OK, so this game against a Michigan team was a lot more enjoyable than that game against a Michigan team, no? Four days removed from an absolute debacle against Michigan State, Roy Williams' squad bounced back with a comfortable win over the Michigan Wolverines in Chapel Hill. There was a lot to like last night, from Kenny Williams' endless hustle plays, to Seventh Woods giving the Heels solid minutes off the bench. But tonight belonged to one man and one man alone and that is Luke Maye.
The junior had a nightmare game against the Spartans in the PK80 final, a real wakeup call for him after an astonishing start to the season. Coming into that game, he had been averaging 21 points and 11 rebounds a game, giving him the best five game start in recent memory, and certainly the most unexpected. The honeymoon ended against Tom Izzo's team, however, as he struggled to just 8 points on 3-13 shooting. Worse still, he was only 2-7 from the foul line.
Wednesday night was just what the doctor ordered for him, as he returned to his scoring ways in fine, occasionally jaw-dropping form (a reverse layup and-one that nearly hit the shot clock stands out in particular). Maye finished with 27 points on 11-16 shooting (and 4-5 from the line!), to go with 6 rebounds and 3 assists, allowing all of Chapel Hill to exhale and breathe easy now that the Slayer of Wildcats has his groove back.

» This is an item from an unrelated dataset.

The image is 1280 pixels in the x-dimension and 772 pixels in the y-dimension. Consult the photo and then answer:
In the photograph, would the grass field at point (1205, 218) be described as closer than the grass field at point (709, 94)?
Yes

A big concern following the MSU loss was whether Maye could still generate offense in the post when being guarded by taller, more athletic bigs. Michigan State, with its three-headed monster of Miles Bridges, Jaren Jackson Jr., and Nick Ward, frustrated him throughout with their length and strength. But Maye had no trouble on a couple occasions finishing over Moritz Wagner, once even backing him down on the block. Wagner may not be as athletic as the Spartan bigs, but he's not slouch at 6'11 and 245 lbs.

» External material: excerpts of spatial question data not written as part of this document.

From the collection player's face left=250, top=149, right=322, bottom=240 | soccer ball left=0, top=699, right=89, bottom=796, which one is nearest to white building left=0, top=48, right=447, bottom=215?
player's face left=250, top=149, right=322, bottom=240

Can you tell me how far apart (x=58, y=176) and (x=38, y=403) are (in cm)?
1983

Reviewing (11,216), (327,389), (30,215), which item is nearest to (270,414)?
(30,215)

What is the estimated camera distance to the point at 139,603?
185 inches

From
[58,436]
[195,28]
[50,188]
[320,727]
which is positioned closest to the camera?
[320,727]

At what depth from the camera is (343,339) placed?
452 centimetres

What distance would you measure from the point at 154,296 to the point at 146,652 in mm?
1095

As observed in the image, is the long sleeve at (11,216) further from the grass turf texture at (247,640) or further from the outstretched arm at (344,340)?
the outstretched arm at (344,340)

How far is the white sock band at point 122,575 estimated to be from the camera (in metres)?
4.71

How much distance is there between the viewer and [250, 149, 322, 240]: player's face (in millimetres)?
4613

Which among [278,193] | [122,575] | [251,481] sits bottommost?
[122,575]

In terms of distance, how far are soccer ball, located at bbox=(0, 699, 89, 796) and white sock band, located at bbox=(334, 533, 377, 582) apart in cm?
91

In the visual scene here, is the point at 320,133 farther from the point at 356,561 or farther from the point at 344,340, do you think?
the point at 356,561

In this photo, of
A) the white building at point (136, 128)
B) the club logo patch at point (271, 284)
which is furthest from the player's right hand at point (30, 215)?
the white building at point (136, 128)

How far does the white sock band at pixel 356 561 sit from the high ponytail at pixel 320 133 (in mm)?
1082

Maye's confidence throughout the game was heartening to see: Not every player who gets their bell rung is able to bounce back from it right away. But Maye wanted the ball, called for it in the post, and didn't hesitate to attack once he got it. His improved play-making also showed at times, such as when he got the ball at the top of the key, passed up the shot, drove the lane, and hit Garrison Brooks for an open dunk.
Luke Maye is not sneaking up on anyone anymore; coaches and players know he is a force and their defenses will be looking to neutralize him. If he can continue to find his teammates when help defenders charge him, then Carolina won't suffer many more nights like Sunday.